Он подвёл Прошку к Кусковой. Она была молодой статной дамой, черноволосой, в чёрном шёлковом платье. Стояла, окружённая молодыми мужчинами в студенческих тужурках и пиджаках с манишками, и курила тоненькую папироску, стряхивая пепел прямо на ковёр.
— Покажите мне его! — звучным голосом сказала Екатерина Дмитриевна. — Вы Прохор? Слышала, говорил о вас Белогорский. Господа! Какое имя, глубинное, русское! Из типографских рабочих? Господа! Как раз для типографских рабочих типично тянуться к нашему движению. Наиболее думающая публика среди русского рабочего класса. Здравствуйте, Прохор! Я Кускова. Будем знакомы. Идите к нам. Мы вам рады. Товарищи, кто-нибудь, дайте ему чаю.
Кто-то из студентов вышел в соседнюю комнату, принёс стакан чёрного чаю. Прошка побоялся оставить свою библиотечную книгу в прихожей, ему неудобно и непривычно было пить чай стоя да ещё с книгой под мышкой и стеснительно от взглядов незнакомых людей.
— Не будем его смущать, — сказала Кускова, — Пейте чай, Прохор. Осваивайтесь. Господа, не смущайте его. После он расскажет нам, что, по его мнению, нужно рабочему, к чему стремится рабочий. — Но она не стала ждать Прошкиных мнений и сама принялась говорить: — Господа! Рабочего не интересует политика.

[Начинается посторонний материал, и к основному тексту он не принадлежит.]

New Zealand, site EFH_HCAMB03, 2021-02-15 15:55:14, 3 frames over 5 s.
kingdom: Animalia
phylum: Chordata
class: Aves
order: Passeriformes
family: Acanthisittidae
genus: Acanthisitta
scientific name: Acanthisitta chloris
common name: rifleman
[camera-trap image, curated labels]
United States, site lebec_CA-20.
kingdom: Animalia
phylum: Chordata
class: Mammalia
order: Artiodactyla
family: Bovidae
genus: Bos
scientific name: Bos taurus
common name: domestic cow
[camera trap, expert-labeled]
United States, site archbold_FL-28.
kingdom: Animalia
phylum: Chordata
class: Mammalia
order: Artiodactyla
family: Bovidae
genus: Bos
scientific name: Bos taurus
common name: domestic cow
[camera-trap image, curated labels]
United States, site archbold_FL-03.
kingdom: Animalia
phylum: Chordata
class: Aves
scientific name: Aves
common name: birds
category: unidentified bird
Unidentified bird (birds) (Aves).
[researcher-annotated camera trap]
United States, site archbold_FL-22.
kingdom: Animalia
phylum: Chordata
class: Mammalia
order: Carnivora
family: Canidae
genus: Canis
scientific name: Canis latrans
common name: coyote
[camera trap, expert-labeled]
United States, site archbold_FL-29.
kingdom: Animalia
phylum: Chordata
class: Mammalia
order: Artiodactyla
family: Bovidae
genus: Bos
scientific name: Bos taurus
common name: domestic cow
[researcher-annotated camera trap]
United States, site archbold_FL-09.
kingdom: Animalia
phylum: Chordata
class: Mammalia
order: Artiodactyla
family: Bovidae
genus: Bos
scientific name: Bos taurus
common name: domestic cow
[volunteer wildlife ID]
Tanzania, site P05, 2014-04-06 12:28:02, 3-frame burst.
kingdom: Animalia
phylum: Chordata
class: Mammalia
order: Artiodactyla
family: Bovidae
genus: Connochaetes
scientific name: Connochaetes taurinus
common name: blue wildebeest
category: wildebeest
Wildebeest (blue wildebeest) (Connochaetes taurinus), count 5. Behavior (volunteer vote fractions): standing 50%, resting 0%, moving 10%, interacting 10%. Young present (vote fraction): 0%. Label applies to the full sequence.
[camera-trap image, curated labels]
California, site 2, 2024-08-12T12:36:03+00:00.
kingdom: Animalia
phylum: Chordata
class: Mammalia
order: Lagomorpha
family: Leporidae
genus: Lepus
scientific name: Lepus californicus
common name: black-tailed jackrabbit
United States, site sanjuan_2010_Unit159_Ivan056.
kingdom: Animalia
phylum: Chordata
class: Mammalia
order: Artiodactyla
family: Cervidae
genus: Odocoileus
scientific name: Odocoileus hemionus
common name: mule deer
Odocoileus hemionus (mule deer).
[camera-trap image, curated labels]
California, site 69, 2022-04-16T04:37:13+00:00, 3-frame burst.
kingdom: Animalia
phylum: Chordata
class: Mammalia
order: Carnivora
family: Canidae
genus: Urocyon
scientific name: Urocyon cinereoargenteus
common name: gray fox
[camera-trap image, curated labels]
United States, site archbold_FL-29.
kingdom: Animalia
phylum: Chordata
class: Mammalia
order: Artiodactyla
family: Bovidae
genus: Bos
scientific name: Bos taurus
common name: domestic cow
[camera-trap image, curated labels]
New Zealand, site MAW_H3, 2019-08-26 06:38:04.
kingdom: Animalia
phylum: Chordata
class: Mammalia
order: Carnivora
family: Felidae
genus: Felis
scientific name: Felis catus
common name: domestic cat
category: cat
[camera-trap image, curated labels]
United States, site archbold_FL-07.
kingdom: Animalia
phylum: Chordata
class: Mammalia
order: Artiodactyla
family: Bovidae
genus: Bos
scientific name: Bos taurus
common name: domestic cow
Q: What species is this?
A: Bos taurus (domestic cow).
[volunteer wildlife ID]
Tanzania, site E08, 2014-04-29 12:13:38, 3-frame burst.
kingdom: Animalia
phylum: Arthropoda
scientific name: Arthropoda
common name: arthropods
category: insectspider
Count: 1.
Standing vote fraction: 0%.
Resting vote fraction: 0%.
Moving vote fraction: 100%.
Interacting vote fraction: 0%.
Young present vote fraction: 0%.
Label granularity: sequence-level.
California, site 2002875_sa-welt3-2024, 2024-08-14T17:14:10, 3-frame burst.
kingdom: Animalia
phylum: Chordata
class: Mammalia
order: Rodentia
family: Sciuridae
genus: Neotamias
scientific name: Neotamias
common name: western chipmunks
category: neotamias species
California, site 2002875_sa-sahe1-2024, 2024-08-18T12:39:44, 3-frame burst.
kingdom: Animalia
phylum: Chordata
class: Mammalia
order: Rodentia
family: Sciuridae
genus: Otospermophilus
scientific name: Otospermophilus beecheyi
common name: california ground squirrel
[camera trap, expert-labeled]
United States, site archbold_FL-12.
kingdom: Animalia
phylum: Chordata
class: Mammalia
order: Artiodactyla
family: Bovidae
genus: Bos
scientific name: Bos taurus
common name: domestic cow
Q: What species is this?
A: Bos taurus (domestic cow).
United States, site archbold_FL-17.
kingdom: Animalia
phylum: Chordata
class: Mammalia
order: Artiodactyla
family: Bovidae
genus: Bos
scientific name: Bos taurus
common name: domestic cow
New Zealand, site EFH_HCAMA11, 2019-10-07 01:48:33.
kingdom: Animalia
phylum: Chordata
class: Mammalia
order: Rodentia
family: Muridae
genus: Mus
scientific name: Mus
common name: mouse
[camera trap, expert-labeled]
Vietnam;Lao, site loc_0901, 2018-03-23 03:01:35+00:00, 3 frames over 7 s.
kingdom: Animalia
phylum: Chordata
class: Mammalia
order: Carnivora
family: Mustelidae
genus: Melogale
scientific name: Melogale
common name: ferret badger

«Вот так так!» — удивился Прошка. Как раз его интересовала политика. Из-за политики он сюда и пришёл.
— Да! Да! — восклицала Кускова, читая на его лице несогласие. — Я говорю о массе, я не имею в виду исключения. Господа! — сверкая глазами, призывала она. — Наша священная цель — добиваться лучшей жизни для рабочего класса! Наш рабочий тёмный, забитый.